セルカのトレーニングは概してどうでしょうか。

素晴らしいです。セルカは頭がよく、集中力が高いです。他のラッコとの間で用いるような標準的な行動のほとんどはすでに学習しています。非常に短い順番でそうしたものを学習しました。ここに来た時にはすでに基礎的なことができており、行動のレパートリーもありました。だから、新しいコンタクトや環境の中で、すでに知っている多くのことを一般化するだけだったのです。セルカはトレーニングにきちんと参加し、すぐに覚えてくれます。

 

新しく展示水槽に加わるラッコとの関係はどのように構築するのですか?

いいヤツになるということですね。

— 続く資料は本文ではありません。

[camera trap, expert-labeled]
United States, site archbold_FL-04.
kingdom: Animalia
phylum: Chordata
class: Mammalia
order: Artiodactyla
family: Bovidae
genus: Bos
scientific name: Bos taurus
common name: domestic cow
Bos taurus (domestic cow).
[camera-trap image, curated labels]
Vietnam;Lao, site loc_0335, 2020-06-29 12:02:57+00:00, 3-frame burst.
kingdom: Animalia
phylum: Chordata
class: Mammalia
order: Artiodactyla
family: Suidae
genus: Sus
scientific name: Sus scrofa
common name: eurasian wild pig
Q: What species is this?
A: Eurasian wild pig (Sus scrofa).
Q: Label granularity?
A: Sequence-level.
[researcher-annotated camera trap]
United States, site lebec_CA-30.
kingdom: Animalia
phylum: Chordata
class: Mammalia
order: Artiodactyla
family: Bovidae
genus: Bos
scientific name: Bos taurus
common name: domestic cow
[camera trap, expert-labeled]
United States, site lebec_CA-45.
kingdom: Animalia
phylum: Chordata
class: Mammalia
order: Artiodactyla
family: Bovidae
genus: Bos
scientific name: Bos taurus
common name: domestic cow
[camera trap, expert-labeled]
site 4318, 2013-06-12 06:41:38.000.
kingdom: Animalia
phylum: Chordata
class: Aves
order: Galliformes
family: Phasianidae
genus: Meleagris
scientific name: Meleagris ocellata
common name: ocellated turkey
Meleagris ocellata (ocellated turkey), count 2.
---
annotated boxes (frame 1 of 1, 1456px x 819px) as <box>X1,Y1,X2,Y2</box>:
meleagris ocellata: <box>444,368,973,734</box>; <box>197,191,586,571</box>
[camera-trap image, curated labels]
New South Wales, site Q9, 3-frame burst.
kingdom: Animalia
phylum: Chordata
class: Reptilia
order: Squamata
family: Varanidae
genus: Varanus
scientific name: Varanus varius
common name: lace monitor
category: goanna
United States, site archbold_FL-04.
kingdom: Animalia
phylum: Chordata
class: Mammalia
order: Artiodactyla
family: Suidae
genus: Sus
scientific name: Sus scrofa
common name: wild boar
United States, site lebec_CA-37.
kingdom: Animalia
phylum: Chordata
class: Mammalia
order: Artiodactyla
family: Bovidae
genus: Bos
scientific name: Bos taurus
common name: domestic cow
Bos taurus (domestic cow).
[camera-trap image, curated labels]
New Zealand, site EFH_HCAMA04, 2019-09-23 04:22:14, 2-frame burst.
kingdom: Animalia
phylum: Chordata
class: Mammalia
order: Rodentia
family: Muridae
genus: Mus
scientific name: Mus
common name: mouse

関係を構築するというのは鍵です。なぜなら、私たちがラッコたちとする仕事の多くは協力して行うことだからです。私たちは、ご褒美やラッコたちが好きなものをもって現れ、そうしたものを使ってポジティブな関係を構築します。そうした関係を補強するような、ラッコたちが面白いと思ったり、価値があると思ったりするようなものをもってきます。自然にラッコたちは私たちとそうした好物を関連付けるようになり、私たちに会うことが楽しみになります。そのように協力して行う行為を形成するため、ポジティブな関係を築き続けるのです。

 

人間と展示水槽の動物の関係はなぜ重要なのでしょうか?

協力するという観点からです。ラッコたちが展示水槽にいる間、わたしたちはラッコたちにより良いケアを与えられるよう、ラッコたちに様々な行動を教えるべく奮闘しています。例えば、手のひらを見せる、足ひれを見る、口を開けるというようなことです。ラッコたちが私たちを信頼し、自分でそうしたいと思うのと、ラッコにむりやりやらせなければならないのとでは、ラッコたちが自発的にそのような行動をしてくれるほうが非常に楽です。

 

協力的な関係を構築することで、安全性を高め、人間・ラッコ双方のストレスを減らすことができます。ラッコはあるシチュエーションが大丈夫で、それを頼んでいる人が大丈夫であれば、何も問題がなくなり、何かをする際に喜んでするようになります。

 

海洋哺乳類トレーナーにとって、ラッコが何か難しい問題を提示することはありますか?

ラッコは注意散漫で、非常に攻撃的になることもあるという汚名を着せられています。どちらも正しくはありませんが、そうした噂にこだわり、ラッコたちの力を最大限に引き出すよう扱わなければ、非常に残念に思います。実際、正直な話、セルカは集中力があり、学びやトレーニングプロセス全てにおいて閾値が広く、また展示水槽の他のラッコたちの何頭かよりは、ずっと長時間セッションに参加することができるのです。

 

こうしたものは、人間が築いたトレーニングや関係全体にある基礎的な部分に由来します。セルカは研究プロジェクトを終えてから私たちのところへやってきましたが、こうした調査の中には非常に時間がかかるものや、何度も繰り返しやったり長い時間やらなければならないものもあります。セルカは作業したり参加したり、あるいは自分がそうしたいという意思をもってかかわったりするという良い閾値を持っているのです。

 

特に、セルカに関して驚いたこと、もしくはラッコ一般に関して驚いたことはありますか?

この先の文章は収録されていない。